I had an appointment with our community peads today who has said my 3 year old is hypermobile. His bottom half is worse than his top half and his co-ordination is poor. He falls over nothing and with dyspraxia in the immediate family I thought it might have been that. The doctor has said he will grow out of it and nothing can be done as it affects the joints. My boy rarely tells me he has hurt himself (doesn't seem to feel pain) and is still showing no signs of potty training (although I know this is not abnormal in boys). Can something be done to help him? Should I be asking to see a physio? Any advice gratefully received.
Thanks cat.

Your paediatrician is misinformed

Hello and thank you for your question. 

It is a real shame that many pediatricians remain misinformed about the importance of early intervention and so easily dismiss parents' concerns. Children do not grow out of having poor coordination - falling a lot is an issue and needs attention. 

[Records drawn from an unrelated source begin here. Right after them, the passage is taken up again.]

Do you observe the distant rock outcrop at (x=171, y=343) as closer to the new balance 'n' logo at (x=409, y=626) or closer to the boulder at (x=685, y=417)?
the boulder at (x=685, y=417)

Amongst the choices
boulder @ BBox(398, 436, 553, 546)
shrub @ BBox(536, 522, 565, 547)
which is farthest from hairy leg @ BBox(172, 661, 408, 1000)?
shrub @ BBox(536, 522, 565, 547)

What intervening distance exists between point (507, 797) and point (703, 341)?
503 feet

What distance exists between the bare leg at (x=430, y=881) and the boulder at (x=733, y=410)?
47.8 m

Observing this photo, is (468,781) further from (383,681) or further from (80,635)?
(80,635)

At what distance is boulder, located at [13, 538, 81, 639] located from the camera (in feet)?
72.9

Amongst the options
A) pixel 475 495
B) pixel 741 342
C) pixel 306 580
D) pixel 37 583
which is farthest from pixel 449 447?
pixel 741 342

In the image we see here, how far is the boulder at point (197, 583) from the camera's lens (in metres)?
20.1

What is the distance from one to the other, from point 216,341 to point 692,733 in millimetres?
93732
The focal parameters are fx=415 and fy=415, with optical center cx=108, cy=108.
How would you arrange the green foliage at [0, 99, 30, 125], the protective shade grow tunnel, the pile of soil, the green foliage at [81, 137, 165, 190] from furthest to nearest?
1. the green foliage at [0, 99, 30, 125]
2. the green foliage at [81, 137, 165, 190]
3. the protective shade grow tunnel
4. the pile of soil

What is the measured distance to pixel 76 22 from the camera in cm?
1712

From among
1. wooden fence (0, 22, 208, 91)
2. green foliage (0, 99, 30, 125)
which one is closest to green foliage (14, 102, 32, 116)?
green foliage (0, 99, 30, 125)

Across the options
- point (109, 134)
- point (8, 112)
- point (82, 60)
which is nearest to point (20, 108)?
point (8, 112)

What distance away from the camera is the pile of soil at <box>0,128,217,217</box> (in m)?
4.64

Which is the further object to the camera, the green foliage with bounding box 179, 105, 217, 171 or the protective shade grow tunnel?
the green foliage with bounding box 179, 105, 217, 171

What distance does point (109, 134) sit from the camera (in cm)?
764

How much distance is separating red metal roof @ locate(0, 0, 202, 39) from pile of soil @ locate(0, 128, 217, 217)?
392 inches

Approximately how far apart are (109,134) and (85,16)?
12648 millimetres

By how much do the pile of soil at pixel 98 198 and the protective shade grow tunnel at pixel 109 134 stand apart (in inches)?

Young children may fall  for one or more of the following reasons: their legs give way because the leg muscles are not strong enough  when they encounter a sudden stop or turn, because their coordination is poor, or because they simply have not learned to look where they are going and to anticipate obstacles.  Read more: Erin has wobbly knees

Your child needs a full assessment by a pediatric physiotherapist of his strength, flexibiity and coordination and a plan of action to improve his tendency to fall. 

Children with generalised joint hypermobility are often late with potty training - in part because the walls of the bowel and bladder are also more pliable than usual and the messages about when it is time to void are less reliable. Perhaps you can find out if there is an incontinence service for children where you are and get some advise. 

Best of luck finding the help that your boy needs.